Professor Asen Asenov, CEO of GSS, has written a series of blogs on the company's website discussing simulations of FinFETs that use the company's simulation tools. A starting point was shape of Intel's FinFETs in a 22-nm bulk silicon process. The simulations are performed using the company's Garand statistical 3-D TCAD simulator. He came to the conclusion that Intel may find it necessary to move to FinFET-on-SOI to shrink its process below 22-nm and that foundries yet to introduce FinFET processes would be advised to pay attention.
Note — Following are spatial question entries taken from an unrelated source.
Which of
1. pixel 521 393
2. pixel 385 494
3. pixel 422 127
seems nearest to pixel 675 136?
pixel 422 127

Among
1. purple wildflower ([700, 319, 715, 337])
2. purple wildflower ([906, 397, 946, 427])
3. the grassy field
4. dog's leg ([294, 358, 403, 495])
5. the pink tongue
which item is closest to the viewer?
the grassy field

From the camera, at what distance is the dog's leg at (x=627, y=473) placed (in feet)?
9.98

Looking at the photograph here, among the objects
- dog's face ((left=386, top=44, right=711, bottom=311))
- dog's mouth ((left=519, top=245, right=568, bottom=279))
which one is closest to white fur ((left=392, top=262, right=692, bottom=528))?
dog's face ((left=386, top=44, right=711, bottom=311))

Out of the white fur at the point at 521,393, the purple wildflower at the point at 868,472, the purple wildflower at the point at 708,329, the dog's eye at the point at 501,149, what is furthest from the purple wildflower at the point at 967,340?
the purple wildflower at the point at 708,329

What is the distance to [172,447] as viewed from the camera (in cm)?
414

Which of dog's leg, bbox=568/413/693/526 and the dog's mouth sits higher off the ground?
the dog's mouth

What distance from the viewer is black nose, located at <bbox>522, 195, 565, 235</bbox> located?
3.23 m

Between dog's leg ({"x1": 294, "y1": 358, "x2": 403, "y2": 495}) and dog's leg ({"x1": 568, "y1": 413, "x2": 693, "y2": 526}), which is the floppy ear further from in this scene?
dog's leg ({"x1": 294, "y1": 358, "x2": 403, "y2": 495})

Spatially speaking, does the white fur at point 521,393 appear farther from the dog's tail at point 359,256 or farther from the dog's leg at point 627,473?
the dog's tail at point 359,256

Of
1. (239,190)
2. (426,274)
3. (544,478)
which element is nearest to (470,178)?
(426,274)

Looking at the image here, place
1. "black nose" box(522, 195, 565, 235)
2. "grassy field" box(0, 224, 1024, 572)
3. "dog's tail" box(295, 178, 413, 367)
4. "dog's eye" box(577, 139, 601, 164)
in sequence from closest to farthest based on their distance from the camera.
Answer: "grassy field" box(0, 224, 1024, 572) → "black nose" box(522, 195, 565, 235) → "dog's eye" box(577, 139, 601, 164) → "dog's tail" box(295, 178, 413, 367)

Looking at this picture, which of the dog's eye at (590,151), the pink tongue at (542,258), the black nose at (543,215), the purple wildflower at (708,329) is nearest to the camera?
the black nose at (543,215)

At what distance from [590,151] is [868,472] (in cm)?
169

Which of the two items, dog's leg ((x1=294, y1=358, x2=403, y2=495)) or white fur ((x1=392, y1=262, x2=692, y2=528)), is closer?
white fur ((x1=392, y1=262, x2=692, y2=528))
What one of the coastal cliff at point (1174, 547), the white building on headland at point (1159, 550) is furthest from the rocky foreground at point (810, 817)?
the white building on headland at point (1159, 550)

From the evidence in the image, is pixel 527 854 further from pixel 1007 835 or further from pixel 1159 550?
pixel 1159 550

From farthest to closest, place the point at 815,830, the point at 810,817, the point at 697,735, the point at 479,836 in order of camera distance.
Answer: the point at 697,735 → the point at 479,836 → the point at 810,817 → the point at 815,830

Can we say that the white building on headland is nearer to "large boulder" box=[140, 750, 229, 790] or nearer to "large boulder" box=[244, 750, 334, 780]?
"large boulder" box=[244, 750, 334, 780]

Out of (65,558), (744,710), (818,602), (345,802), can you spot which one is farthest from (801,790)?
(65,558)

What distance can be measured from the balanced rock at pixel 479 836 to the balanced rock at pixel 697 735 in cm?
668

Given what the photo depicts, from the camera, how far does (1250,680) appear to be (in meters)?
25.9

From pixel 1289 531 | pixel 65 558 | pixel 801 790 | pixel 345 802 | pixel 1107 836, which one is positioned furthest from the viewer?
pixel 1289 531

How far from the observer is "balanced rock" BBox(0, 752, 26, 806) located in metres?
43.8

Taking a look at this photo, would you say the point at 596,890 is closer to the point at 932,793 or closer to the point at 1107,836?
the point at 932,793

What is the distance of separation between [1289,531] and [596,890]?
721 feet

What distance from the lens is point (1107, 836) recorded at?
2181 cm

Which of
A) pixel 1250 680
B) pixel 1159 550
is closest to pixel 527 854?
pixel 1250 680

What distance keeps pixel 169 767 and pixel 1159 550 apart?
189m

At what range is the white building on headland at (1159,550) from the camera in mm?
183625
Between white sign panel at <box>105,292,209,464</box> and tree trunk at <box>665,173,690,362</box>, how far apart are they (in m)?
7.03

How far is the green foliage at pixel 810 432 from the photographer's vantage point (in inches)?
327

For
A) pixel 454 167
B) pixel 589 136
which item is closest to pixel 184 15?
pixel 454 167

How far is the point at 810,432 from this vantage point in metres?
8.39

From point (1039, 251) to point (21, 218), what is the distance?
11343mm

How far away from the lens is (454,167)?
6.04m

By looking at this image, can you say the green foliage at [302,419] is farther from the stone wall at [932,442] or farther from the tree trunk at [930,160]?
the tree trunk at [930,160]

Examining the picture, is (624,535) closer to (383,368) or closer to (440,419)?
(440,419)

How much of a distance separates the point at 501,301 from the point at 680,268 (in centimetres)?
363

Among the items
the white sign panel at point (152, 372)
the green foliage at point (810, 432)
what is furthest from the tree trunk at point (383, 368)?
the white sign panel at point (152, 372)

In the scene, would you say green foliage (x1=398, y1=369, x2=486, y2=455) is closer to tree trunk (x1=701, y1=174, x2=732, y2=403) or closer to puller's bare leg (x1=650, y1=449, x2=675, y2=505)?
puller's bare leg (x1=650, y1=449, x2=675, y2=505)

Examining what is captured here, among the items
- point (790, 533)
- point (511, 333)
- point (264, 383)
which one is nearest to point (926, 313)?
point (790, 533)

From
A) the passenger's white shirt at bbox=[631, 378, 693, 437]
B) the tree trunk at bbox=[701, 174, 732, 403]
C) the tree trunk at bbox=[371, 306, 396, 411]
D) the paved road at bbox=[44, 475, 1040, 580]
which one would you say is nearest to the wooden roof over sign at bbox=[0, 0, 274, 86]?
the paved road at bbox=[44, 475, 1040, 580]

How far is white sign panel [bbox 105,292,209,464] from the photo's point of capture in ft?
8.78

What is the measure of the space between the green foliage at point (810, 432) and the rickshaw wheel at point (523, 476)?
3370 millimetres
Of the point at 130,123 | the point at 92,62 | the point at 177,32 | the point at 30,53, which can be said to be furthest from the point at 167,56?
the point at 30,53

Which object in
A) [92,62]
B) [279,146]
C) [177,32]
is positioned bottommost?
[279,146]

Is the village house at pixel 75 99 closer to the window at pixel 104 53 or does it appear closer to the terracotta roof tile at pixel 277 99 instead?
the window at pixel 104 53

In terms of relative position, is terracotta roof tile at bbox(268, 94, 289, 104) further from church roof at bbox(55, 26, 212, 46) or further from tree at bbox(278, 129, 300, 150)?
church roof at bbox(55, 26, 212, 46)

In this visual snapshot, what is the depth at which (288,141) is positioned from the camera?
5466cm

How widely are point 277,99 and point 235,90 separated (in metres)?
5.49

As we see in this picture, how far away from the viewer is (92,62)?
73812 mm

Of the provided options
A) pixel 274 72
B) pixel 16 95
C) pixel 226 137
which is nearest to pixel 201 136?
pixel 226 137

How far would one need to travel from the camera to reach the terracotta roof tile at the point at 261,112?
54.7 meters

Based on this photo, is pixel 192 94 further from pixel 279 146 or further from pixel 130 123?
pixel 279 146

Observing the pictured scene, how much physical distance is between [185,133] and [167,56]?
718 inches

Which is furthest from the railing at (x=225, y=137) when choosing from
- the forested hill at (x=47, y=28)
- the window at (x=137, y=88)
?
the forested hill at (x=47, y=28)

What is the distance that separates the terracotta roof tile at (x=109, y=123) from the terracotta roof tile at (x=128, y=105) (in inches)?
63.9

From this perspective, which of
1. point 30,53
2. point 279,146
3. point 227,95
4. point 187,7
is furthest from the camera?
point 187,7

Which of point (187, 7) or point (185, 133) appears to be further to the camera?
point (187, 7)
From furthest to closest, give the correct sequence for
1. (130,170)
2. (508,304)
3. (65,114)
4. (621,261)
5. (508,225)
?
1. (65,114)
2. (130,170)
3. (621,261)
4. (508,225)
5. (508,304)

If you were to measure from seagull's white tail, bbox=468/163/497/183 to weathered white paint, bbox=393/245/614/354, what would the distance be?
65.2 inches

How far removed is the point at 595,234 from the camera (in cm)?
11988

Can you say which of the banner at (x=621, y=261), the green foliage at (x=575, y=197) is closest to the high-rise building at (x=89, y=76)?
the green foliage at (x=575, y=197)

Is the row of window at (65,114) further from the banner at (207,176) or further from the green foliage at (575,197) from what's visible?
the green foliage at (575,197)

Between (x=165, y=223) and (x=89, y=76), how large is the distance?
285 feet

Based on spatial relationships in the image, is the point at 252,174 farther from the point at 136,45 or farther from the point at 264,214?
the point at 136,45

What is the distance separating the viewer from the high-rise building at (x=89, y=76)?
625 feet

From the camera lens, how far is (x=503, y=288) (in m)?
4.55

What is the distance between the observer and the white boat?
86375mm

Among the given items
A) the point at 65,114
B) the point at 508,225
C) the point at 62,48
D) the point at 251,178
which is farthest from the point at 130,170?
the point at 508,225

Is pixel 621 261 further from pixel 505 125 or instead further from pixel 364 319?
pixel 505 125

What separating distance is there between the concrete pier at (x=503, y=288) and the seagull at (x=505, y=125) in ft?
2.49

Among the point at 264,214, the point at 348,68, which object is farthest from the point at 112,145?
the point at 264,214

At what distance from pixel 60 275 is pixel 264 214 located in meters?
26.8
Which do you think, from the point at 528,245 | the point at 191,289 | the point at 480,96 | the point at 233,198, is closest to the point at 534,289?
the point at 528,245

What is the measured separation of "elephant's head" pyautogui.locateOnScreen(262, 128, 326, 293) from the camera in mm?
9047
In May GSS performed simulation making use of newly acquired information that what Intel calls tri-gate transistors, are in fact trapezoidal, almost triangular, rather than rectangular in cross-section. In June GSS pointed out that rectangular FinFET structures have superior performance and that by opting for slope-sided fins Intel is missing out on some performance. Professor Asenov suggested that adopting FinFET on SOI wafers might make for the easier production of rectangular fins of a pre-determined and non-varying height.
In his latest blog Professor Asenov has conducted a series of simulations that compare rectangular FinFETs of different gate lengths and widths on bulk and SOI. The FinFETs are all roughly compatible with a 20-nm channel length process node. The consclusion is that FinFET-on-SOI is marginally better than FinFET-on-bulk in terms of drive current but a lot better in terms of leakage current.
Figure 1 shows that the SOI FinFETs deliver on average 5 percent higher drive current than bulk FinFETs. The SOI advantage tends to diminish with fin width and gate length.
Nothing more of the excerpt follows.